5 Février 2014, 11:09am

Publié par pascal doyelle

Si l’on en demeure à la recherche de l’Etre, on ne parviendra pas à saisir au vif ce que la philosophie renvoie.
Et elle renvoie à ce sujet ou cette structure qu’est toute conscience en ce que cette conscience est, est l’articulation au moins au donné, là, et peut-être à l’être en tant que « ce qui est ». c’est ce que veut Heidegger qui est le seul à prendre notre être tel que là, dans un monde certes mais en ce que ce monde est et qu’ainsi l’humain et le monde sont ouverts, exposés dans l’être.
Le sujet cartésien est posé sur le monde étendu, et attaché par son être propre, la volonté, à l’antériorité absolue qu’est dieu ; il est absurde de préjuger de cet attachement en arguant d’un athéisme ou agnosticisme. Il faut au contraire comprendre que le pont lancé entre l’infini et le fini, est très exactement positionné afin de faire surgir notre être en sa structure ; par dieu notre être se lance sur le monde et par ‘l’infinie volonté au travers de tout. il est de cette manière articulation pure et simple, quand bien même Descartes entoure-t-il cette structure de ses et ces formulations propres ; on ne peut lui demander phénoménologiquement, il n’est pas Husserl, et on ne peut que le comprendre selon cette avancée husserlienne pour ce qui nous occupe.
Or tout ceci, plus Nietzsche ou Kant ou Hegel, etc, vise à réorganiser l’ancienne articulation qui était grecque et qui administrait notre finalité en tant que recherche de l’idée de l’Etre. Il s’agissait d’augmenter notre limitation, individuelle, donnée, vécue, immédiate, par et dans cette élaboration seconde, en seconde puissance du langage, que l’on nomme la pensée ; la pensée est la cessation du langage et de la parole ; le langage est plié et réorganisé en et par une expérience radicale ; celle qui pose notre être comme vide, formel (l’idée de l’être est purement formelle et donc soumise à des contraintes, de cohérence en tant que compréhension, qui sera ensuite par Descartes des contraintes ontologiques, relatives à notre être précisément) et tel que son énonciation (cohérente) décentre cet être immédiat ; hors du groupe-langage-monde immédiat.

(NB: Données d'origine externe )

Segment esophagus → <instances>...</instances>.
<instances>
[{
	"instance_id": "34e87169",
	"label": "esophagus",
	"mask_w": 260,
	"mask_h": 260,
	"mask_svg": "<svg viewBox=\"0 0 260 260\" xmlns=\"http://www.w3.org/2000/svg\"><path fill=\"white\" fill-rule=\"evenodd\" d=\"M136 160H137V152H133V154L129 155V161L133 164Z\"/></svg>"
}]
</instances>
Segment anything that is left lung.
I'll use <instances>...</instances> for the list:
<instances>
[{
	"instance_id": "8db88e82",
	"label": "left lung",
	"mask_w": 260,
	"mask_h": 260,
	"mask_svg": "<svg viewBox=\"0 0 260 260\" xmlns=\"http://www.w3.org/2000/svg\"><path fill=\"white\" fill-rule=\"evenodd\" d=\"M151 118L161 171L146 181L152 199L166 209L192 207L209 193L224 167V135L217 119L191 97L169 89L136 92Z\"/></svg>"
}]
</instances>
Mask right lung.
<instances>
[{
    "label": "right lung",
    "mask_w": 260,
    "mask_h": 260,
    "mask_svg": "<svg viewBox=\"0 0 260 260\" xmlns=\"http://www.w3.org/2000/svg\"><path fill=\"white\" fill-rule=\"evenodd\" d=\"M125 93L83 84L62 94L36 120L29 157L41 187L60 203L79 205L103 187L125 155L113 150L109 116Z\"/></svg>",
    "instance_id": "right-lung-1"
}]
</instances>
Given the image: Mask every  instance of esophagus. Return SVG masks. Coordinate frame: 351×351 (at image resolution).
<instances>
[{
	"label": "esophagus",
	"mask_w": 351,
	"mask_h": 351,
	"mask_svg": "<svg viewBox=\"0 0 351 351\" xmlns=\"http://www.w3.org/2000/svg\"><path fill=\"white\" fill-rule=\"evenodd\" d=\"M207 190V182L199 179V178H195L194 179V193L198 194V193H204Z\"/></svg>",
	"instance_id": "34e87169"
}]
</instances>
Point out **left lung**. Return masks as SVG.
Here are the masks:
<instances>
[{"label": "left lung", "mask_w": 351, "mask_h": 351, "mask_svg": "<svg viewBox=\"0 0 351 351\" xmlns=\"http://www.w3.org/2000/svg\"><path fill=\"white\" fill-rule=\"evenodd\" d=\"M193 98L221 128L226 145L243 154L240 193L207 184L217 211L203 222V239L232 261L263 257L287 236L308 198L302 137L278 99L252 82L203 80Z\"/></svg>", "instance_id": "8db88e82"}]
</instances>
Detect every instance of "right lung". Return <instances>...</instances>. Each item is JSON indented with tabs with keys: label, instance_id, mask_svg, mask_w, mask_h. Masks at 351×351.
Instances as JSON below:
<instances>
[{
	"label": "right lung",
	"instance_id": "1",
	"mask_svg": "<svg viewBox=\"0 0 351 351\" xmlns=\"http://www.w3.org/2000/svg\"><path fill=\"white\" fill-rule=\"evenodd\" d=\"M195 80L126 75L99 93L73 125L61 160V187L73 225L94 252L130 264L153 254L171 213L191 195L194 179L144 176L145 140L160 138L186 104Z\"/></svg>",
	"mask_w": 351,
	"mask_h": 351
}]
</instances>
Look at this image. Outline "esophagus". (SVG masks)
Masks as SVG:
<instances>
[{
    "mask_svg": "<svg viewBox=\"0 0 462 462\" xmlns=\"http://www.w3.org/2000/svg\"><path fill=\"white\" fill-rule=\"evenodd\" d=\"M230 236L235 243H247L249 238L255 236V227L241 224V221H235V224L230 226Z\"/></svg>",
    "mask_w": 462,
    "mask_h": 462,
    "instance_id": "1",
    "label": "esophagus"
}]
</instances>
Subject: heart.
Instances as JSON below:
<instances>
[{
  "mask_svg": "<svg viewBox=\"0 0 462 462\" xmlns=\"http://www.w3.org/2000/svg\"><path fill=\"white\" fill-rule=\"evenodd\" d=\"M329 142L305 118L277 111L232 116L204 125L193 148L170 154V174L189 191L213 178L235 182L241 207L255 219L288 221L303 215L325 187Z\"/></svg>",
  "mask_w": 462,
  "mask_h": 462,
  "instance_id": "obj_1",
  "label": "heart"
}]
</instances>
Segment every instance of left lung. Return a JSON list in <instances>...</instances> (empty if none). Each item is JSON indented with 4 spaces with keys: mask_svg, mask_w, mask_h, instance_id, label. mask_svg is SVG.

Cessation du langage, du groupe et du monde immédiat (de même que la science sera la mathématisation ; on connait le donné non de ce qu’il est expérimenté d’(abord mais de ce qu’il est réorganisé par « le plus cohérent qui soit », les mathématiques et le calcul ou les mesures), mais cessation et reprise du langage ; l’idée de l’Etre (ou du un ou du tout ou de la vérité, etc) est imposée au langage et le remodèle. C’est cette expérience radicale de « vouloir penser l’être » qui ré-administre tout ce qui est. C’est uniquement de maintenir une telle cohérence exigée que l’on passe de l’immédiateté (du monde particulier, du donné immédiat ou du vécu limité individuel) à son augmentation par et dans l’universalisation ; on perçoit plus, veut plus, pense et parle plus selon l’universalisation comme processus nouvellement découvert qui surpasse l’unilatérale parole dans un monde-groupe particulier.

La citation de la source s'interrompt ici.